Technicalities aside, semantic metadata alleviates a lot of data integration and management problems by simply encoding information across data pieces that link between data components. As a result it turns them into the type of data that can be managed programmatically while containing all the agreed upon meanings for human reference. With semantic metadata, enterprise data gets linked to one another and to external sources. Using machine readable definitions, it creates a highly interconnected data object that delivers high value and meaning as well.
How to Get a Semantic Edge?
Now that all enterprises are data producers and their stakeholders are data consumers, strategizing data management and integration with clearly defined semantics in mind is critical. While all data integration and management solutions ultimately seek to reduce costs, increase performance levels, and generate additional value, few succeed in doing so. One of the greatest obstacles for increasing efficiency is the disconnected nature of heterogeneous data sources and the exponentially increasing data volumes. As a result, enterprises require information management solutions that facilitate the integration and interlinking of heterogeneous data, so they can derive value from all the information they manage.
Semantic metadata provides this by allowing a higher level of abstraction where deeper understanding of the data relationships is achieved. Semantically integrated data makes metadata meaningful, allowing for better interpretation, improved search, and enhanced knowledge-discovery processes. It involves bringing together different pieces of information from various sources and making them work in concert.

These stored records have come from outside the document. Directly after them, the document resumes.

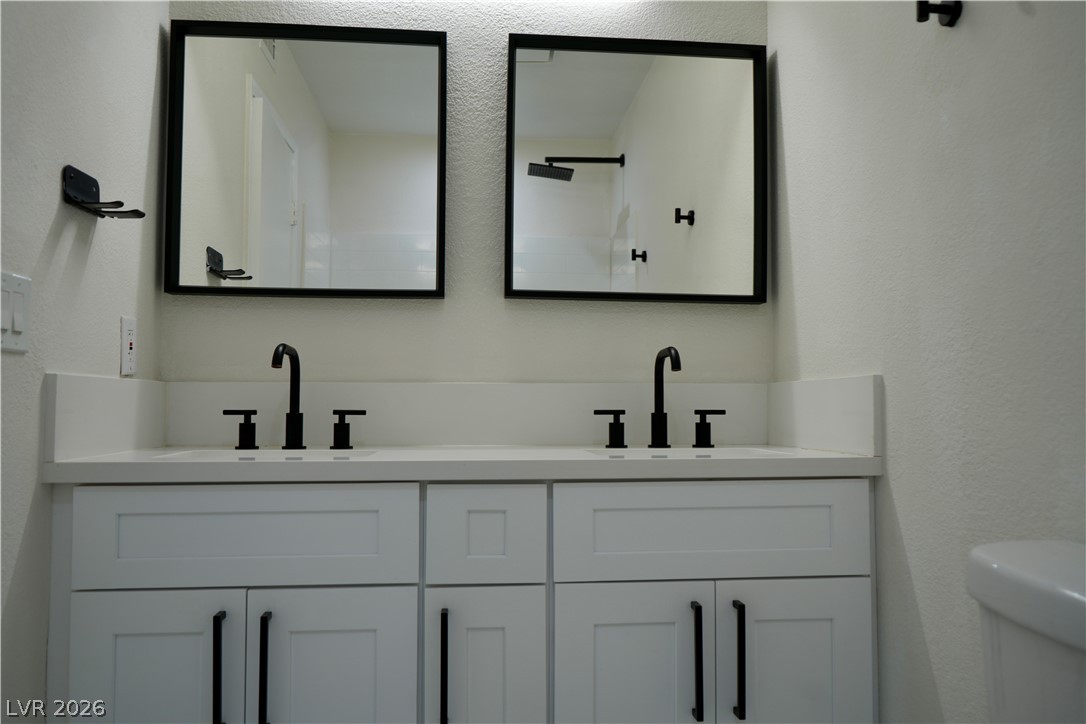 2351 Valleywood Road Henderson, NV 89014 - Photo 24 of 43 Bathroom with a textured wall and double vanity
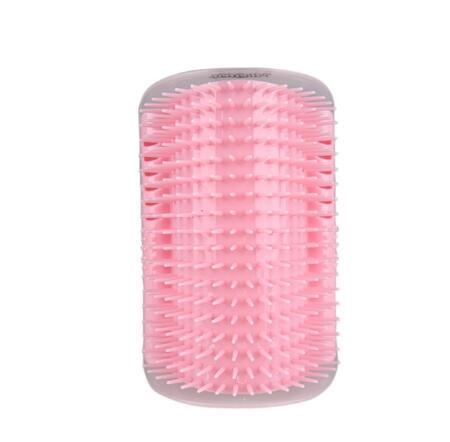 Pink cat grooming brush with bristles on a white background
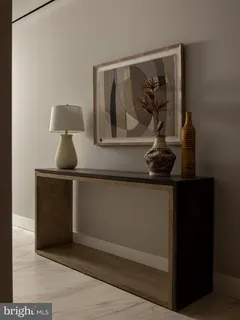 a view of front door with wooden floor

It also includes importing and organizing diverse data types, then connecting them into a graph database, using semantic technology.
Semantic Technologies To The Rescue
Establishing context for enterprise data that describes information with meaningful metadata, starts with the understanding that it is a long-term effort that requires team participation. Agile and iterative engineering and flexible stakeholder management is required as well.

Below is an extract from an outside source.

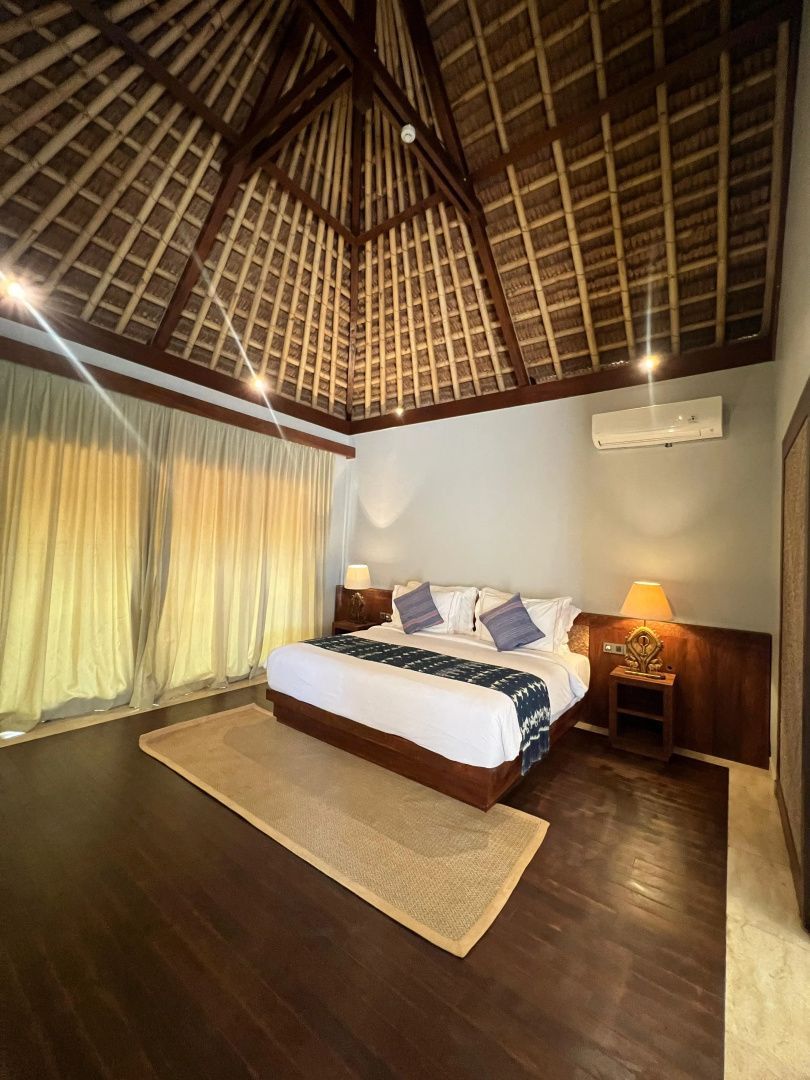 Schlafzimmer mit großem Doppelbett, Holzfußboden und hoher Decke im traditionellen Stil.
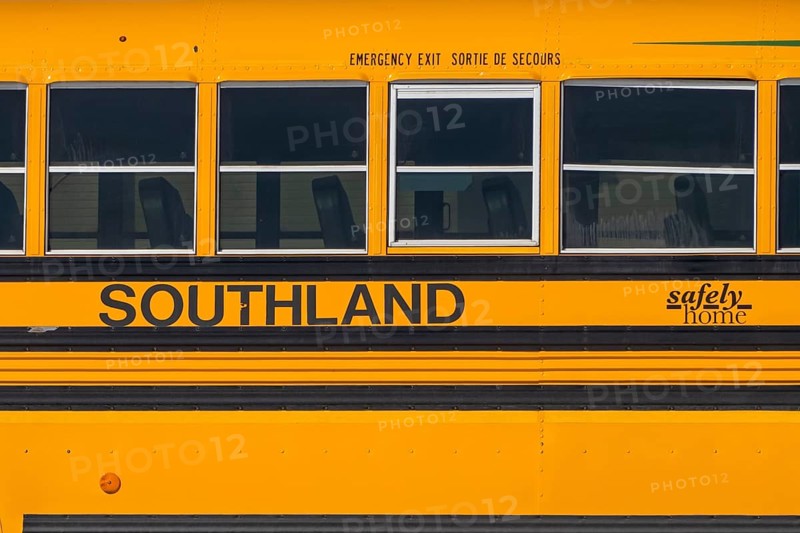 Calgary, Alberta, Canada. Mar 17, 2023. A close up to a Southland school Yellow bus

Starting small is key, so many organizations start with one or two datasets, define their underlying model, describe their facets and formalize the relationships between the data pieces in each dataset. They also tend to approach the initial phase of building a semantic metadata edge with one or two major data challenges in the enterprises which makes it easier to tackle the complexity inevitably involved in each business case. And just like business models vary, semantic metadata projects have their unique characteristics.

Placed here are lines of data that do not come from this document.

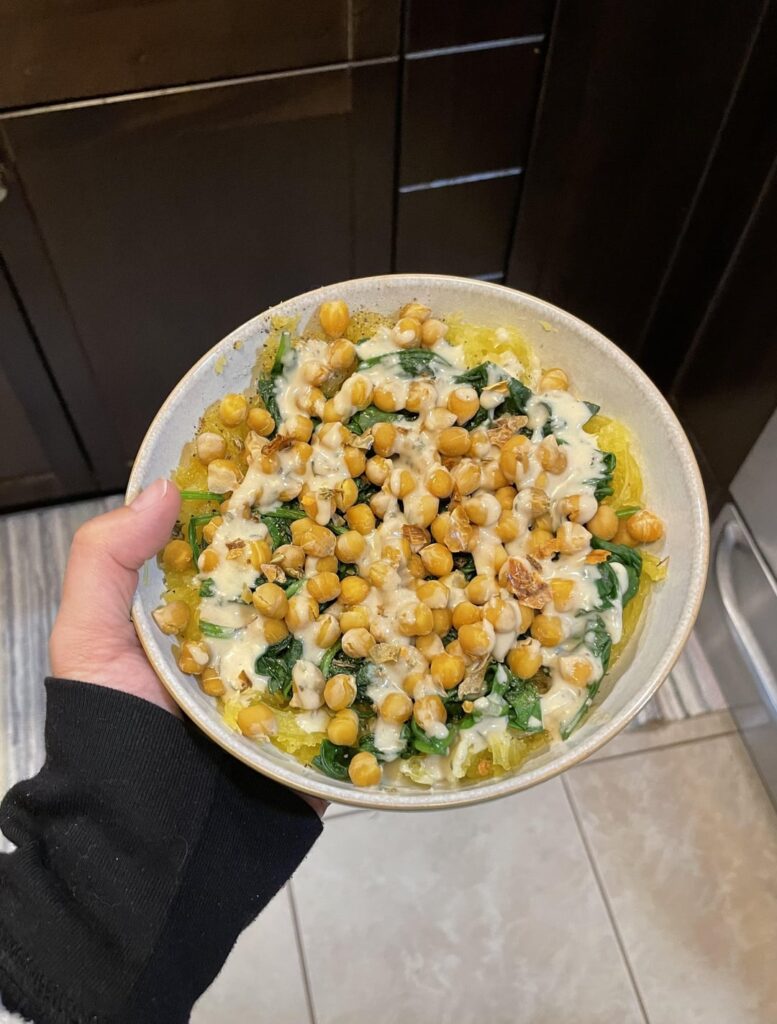 Roasted chickpeas, wilted spinach, and spaghetti squash in a lemon basil tahini sauce! Roasted chickpeas, wilted spinach, and spaghetti squash in a lemon basil tahini sauce!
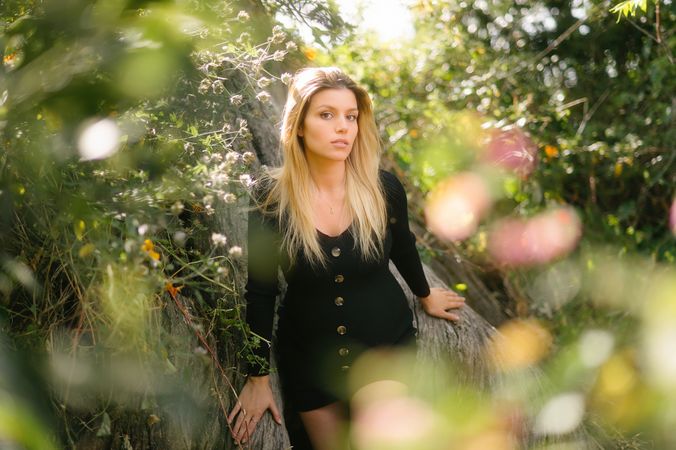 Pensive pregnant woman looking at camera while sitting in garden in sunny day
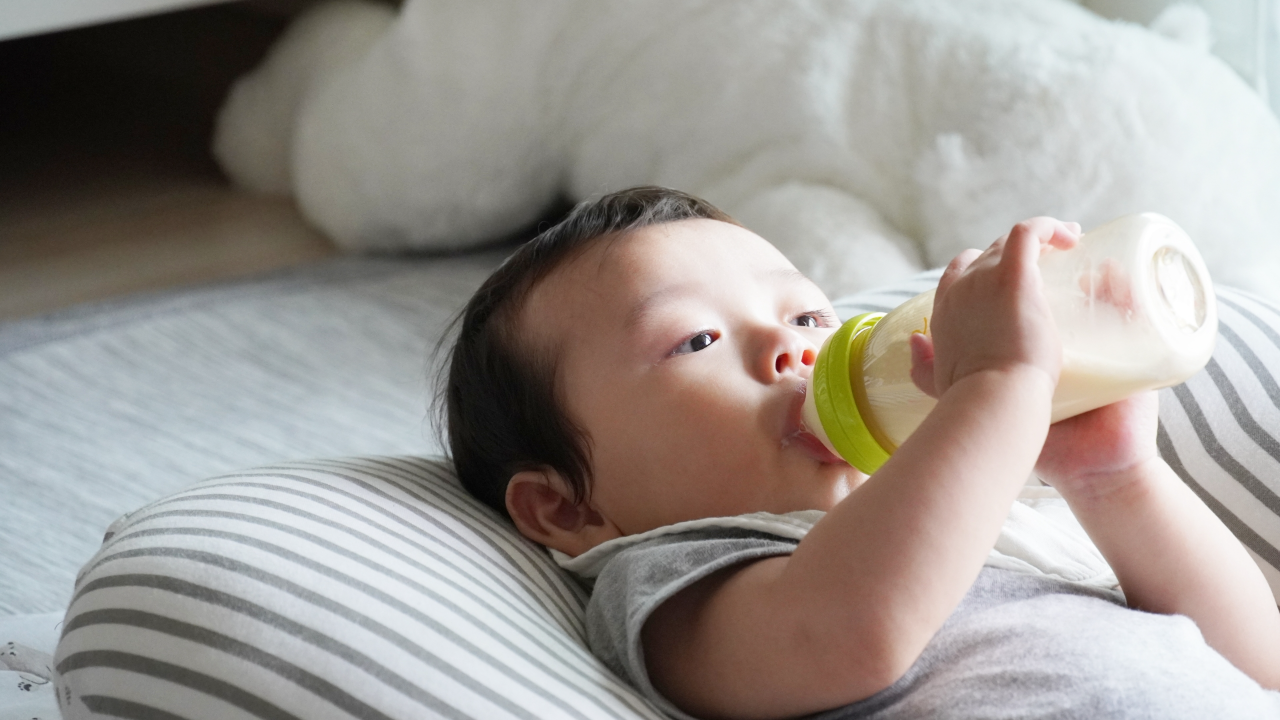 消毒した哺乳瓶のミルクを飲む赤ちゃん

Like signing a machine-readable contract, semantic data schemas serve as contracts to enable correct interpretation and diligent management of the data. It is through that contract that semantic metadata helps enterprises interconnect and harmonize siloed data, building context and as a result, a competitive advantage. By leveraging semantic metadata, organizations can better understand and access all of their data with context to gain a shared understanding and description of the data developed.